It hits him square in the chest. He catches it, almost fumbles it—something I don’t ever recall seeing him do—and flips it in his hand. A look of shock comes over him. “Ashley’s?”
“That’s her blood, asshole!”
“No,” he says, shaking his head. “I didn’t—”
“It’s all your fault! You killed her!”
“Jessie—” Reggie says, laying a hand on my arm to restrain me. I shake it off.
“Hard on the outside. Remember, Micah? That’s what you said about her. Hard on the outside and soft inside. Remember?” I can feel the red-hot anger rising again. “You bastard! Remember? But she was tougher than you’ll ever be! I’d like to see you stand up to that psycho! Whatever he did to her, I hope they do ten times over to you! She didn’t deserve this. She didn’t deserve any of it!”
He stares at me, blinking, gawping, not making a sound.
“Right. What the hell do you care? I should know better than to talk to a fucking traitor! Come on, Reg. I can’t stand the sight of this—this—“
“You’re wrong, Jessie,” Micah quietly tells my back, his voice cold and even, almost menacing. I suddenly feel vulnerable, like it would be very easy for him to pull a knife out and stick it between my shoulder blades. “I didn’t have—”
“I don’t want to hear any of your bullshit excuses anymore, Micah.
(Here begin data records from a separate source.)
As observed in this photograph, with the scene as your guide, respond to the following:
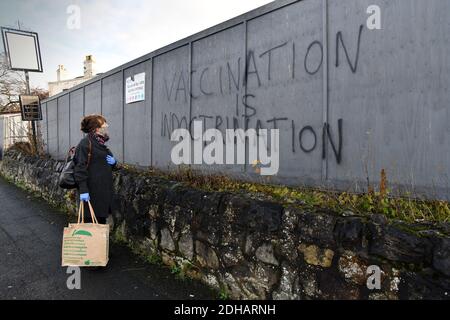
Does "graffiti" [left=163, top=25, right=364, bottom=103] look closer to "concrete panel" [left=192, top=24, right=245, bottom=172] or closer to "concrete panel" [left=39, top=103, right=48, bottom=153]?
"concrete panel" [left=192, top=24, right=245, bottom=172]

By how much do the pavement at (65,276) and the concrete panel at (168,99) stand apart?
197 centimetres

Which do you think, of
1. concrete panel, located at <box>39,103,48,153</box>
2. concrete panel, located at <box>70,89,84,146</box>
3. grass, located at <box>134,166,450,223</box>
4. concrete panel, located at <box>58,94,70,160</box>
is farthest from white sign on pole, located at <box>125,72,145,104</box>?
concrete panel, located at <box>39,103,48,153</box>

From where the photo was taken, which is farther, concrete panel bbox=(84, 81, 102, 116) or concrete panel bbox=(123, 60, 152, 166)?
concrete panel bbox=(84, 81, 102, 116)

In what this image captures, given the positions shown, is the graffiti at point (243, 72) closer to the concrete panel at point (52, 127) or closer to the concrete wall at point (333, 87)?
the concrete wall at point (333, 87)

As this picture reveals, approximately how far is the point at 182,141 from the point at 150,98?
1.40 m

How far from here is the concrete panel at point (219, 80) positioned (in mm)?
4742

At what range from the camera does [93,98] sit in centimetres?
898

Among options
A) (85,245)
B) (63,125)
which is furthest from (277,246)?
(63,125)

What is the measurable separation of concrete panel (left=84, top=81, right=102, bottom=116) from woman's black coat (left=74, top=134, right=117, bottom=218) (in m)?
4.74

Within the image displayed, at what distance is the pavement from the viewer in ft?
11.7

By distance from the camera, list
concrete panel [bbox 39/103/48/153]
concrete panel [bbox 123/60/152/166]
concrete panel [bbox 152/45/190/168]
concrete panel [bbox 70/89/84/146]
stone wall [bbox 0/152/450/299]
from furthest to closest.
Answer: concrete panel [bbox 39/103/48/153], concrete panel [bbox 70/89/84/146], concrete panel [bbox 123/60/152/166], concrete panel [bbox 152/45/190/168], stone wall [bbox 0/152/450/299]
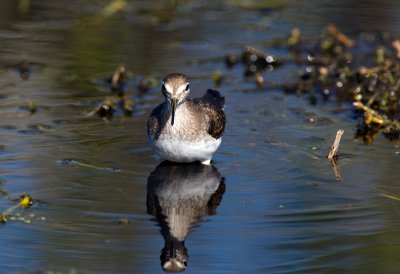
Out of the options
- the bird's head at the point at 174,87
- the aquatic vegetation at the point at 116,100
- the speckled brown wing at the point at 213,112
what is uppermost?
the bird's head at the point at 174,87

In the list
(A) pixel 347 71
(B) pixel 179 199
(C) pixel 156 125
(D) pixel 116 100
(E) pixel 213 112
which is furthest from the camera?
(A) pixel 347 71

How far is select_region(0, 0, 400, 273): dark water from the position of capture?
22.9 feet

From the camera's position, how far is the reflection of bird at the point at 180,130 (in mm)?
9070

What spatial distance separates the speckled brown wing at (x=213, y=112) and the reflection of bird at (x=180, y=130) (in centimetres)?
1

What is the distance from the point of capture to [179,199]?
27.5ft

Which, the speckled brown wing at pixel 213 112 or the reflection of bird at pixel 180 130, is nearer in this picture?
the reflection of bird at pixel 180 130

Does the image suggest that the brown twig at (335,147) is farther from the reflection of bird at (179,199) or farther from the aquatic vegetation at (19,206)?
the aquatic vegetation at (19,206)

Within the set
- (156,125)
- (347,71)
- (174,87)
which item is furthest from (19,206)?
(347,71)

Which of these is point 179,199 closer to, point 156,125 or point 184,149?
point 184,149

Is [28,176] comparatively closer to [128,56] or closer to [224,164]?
[224,164]

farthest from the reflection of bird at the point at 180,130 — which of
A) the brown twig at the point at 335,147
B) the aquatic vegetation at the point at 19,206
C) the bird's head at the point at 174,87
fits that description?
Result: the aquatic vegetation at the point at 19,206

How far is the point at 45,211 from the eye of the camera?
7.88 meters

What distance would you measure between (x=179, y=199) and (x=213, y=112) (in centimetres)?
163

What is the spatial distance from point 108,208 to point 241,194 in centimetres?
123
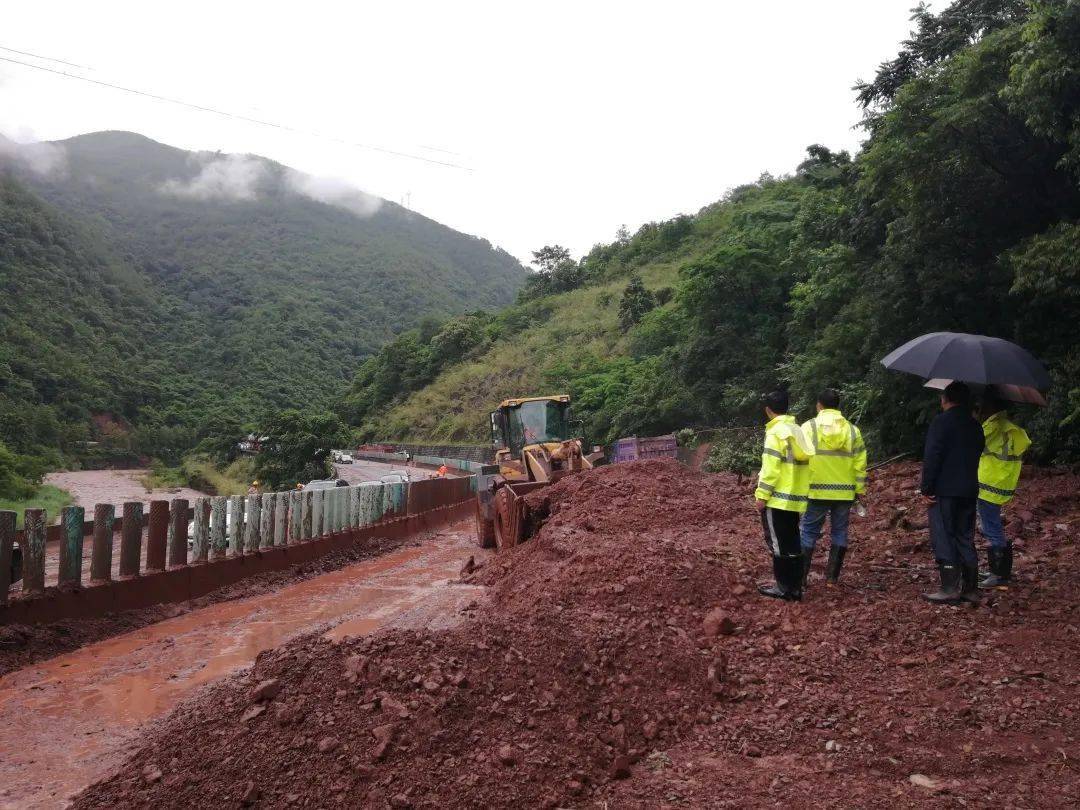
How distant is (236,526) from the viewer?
10.6 metres

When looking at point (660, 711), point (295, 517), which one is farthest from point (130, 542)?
point (660, 711)

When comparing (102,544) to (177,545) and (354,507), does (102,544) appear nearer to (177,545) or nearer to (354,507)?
(177,545)

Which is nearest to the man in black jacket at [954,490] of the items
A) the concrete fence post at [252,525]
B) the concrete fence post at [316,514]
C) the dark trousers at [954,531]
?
the dark trousers at [954,531]

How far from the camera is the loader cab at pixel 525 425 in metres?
16.4

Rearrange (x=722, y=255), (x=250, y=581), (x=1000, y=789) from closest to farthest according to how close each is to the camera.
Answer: (x=1000, y=789) < (x=250, y=581) < (x=722, y=255)

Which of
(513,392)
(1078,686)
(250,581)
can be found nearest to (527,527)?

Your fucking two-timing crap. I don’t want to see you. I don’t want to hear you. I don’t want you anywhere near me or Reggie or Kelly. Do you understand? You’ll be lucky if we don’t leave you here!”
He doesn’t respond right away. I wait for the knife to hit me. I can almost feel the tip going into my back.
“You need to know something about me, Jess,” he says, and his voice is different, softer now, almost pleading.
Don’t listen to him!
“I didn’t want this to hap—”
The levee breaks and it comes, the flood of my anger. I can’t stop it. I never know where it comes from inside of me. I don’t know where it hides. It hibernates, waits. A part of me, even since before the day I attacked Eric. I was born with it. I’ve tried to find it, to call it forth, to understand and destroy it, but it hides well and won’t be beckoned. When it comes, it comes of its own volition to fulfill its own purpose, and I can’t stop it. It comes now and I can’t stop it.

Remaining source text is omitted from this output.